= Task instructions =
Reproduce the entries from their start through the line with "<instances>", both included.

= Data to process =
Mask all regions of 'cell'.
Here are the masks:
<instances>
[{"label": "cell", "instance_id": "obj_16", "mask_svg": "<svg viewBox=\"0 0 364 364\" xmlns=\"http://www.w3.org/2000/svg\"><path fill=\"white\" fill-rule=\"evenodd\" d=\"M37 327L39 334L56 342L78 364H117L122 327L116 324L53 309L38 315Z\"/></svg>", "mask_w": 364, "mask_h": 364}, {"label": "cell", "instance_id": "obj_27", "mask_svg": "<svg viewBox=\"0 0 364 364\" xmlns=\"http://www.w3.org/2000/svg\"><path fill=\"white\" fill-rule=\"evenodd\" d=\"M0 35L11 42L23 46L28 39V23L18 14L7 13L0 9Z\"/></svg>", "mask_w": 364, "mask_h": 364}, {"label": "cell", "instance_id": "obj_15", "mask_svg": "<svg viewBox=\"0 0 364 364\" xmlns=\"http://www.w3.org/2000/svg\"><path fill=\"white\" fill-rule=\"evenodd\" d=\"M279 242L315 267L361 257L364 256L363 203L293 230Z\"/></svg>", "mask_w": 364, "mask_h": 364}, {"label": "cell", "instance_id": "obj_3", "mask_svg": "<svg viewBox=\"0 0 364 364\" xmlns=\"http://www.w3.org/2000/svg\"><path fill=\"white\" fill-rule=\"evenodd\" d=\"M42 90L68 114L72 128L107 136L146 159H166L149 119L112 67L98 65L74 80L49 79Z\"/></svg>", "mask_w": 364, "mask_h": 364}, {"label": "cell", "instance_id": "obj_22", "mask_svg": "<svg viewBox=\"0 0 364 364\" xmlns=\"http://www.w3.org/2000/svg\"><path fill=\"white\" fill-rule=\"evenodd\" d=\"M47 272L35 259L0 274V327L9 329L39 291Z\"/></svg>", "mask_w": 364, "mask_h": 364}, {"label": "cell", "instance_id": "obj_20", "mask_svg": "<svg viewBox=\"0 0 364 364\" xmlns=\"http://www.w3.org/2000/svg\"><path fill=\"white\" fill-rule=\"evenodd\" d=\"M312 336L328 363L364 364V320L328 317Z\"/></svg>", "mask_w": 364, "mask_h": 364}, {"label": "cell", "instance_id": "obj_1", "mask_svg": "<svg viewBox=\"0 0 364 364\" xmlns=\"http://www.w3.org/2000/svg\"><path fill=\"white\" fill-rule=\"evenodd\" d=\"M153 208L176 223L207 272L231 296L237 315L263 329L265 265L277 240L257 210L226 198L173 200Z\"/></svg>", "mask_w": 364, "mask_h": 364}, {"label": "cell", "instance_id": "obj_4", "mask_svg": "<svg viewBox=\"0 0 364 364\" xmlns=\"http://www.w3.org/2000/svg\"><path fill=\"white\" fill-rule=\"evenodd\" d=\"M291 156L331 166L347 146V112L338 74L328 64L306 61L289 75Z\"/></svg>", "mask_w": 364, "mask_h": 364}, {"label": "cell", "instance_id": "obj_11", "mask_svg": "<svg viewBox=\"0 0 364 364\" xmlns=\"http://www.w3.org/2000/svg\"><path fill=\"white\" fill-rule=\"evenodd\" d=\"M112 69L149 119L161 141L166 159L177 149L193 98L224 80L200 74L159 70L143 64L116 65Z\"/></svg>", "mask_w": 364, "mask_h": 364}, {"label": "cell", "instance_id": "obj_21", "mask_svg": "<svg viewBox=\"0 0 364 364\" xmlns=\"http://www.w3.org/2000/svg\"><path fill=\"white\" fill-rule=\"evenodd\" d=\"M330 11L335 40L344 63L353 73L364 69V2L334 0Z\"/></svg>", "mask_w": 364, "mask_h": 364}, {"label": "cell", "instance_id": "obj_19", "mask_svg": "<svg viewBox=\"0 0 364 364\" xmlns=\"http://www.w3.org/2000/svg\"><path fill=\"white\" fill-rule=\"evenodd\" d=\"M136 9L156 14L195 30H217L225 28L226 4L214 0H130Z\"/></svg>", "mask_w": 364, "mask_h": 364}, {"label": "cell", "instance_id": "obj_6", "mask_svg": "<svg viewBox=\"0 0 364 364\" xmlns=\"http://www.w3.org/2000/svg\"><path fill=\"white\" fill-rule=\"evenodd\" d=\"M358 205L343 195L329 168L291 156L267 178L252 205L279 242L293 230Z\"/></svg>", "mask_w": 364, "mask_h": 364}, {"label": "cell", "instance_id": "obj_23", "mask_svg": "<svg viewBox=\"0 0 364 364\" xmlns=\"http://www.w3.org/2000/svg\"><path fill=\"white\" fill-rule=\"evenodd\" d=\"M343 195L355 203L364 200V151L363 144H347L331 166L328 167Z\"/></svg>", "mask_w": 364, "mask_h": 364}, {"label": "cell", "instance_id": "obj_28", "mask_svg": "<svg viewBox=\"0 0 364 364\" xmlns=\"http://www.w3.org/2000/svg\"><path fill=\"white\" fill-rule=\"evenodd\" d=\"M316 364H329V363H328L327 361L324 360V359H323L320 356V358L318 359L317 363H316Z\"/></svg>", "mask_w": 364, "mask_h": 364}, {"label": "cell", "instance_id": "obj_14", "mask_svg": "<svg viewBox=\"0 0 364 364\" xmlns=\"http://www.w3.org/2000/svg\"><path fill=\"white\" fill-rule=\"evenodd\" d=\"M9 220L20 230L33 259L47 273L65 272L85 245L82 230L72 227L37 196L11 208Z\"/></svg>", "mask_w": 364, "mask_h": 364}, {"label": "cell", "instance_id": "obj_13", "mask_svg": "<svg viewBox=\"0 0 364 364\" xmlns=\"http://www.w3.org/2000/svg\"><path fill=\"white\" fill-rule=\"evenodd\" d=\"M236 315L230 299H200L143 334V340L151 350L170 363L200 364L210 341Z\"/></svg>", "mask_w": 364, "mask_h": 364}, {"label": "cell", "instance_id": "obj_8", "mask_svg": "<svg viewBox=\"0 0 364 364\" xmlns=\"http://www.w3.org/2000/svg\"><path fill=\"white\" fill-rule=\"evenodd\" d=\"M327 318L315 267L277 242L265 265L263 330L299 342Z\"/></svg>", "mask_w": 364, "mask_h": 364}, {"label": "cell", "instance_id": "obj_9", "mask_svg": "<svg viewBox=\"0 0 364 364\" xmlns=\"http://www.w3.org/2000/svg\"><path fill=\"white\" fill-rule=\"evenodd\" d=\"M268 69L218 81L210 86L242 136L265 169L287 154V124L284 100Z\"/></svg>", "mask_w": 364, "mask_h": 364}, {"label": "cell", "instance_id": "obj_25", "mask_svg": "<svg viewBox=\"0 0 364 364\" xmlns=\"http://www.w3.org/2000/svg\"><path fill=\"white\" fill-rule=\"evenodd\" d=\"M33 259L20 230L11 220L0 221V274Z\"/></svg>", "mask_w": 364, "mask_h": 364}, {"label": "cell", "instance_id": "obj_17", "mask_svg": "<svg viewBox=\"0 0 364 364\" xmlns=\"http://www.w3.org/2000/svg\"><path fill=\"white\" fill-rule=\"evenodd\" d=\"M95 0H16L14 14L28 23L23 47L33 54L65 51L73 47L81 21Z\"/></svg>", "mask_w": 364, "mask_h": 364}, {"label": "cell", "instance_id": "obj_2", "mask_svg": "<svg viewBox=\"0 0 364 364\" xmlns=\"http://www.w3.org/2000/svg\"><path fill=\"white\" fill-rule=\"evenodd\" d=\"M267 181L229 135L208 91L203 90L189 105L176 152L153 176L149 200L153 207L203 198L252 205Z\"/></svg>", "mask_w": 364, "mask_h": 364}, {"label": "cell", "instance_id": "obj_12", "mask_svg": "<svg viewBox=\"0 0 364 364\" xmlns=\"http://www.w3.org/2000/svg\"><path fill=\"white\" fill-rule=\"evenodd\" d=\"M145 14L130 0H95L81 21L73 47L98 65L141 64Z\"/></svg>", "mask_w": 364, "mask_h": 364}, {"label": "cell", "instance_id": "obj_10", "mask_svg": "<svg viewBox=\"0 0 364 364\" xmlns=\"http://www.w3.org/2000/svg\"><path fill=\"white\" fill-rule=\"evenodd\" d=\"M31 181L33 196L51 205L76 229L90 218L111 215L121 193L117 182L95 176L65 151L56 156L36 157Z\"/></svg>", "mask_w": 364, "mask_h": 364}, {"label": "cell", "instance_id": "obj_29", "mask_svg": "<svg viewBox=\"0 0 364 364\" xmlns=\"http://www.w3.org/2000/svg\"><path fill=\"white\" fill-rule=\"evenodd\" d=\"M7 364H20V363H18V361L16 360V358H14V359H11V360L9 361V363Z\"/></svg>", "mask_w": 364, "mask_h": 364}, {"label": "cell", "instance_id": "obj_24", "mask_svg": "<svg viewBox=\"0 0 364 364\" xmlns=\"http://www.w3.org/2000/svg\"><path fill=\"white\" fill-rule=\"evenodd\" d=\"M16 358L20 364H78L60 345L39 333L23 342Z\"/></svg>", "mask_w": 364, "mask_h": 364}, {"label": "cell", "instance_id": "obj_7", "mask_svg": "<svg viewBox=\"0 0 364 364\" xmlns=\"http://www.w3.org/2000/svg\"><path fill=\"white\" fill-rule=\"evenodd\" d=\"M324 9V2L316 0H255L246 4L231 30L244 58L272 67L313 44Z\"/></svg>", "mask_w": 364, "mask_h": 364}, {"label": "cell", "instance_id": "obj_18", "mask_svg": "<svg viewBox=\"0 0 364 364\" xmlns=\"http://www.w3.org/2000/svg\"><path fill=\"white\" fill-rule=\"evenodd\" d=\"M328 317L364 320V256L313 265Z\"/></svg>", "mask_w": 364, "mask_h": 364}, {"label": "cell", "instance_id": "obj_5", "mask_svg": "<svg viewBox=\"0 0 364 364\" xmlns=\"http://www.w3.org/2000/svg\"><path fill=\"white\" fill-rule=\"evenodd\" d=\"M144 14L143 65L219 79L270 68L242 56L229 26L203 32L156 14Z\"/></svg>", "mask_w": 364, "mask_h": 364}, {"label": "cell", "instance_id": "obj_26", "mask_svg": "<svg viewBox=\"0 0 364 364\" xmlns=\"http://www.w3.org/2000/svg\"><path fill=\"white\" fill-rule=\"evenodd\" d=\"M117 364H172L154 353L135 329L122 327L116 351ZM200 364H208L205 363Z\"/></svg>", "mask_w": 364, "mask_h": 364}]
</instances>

= Answer below =
Mask all regions of 'cell'.
Here are the masks:
<instances>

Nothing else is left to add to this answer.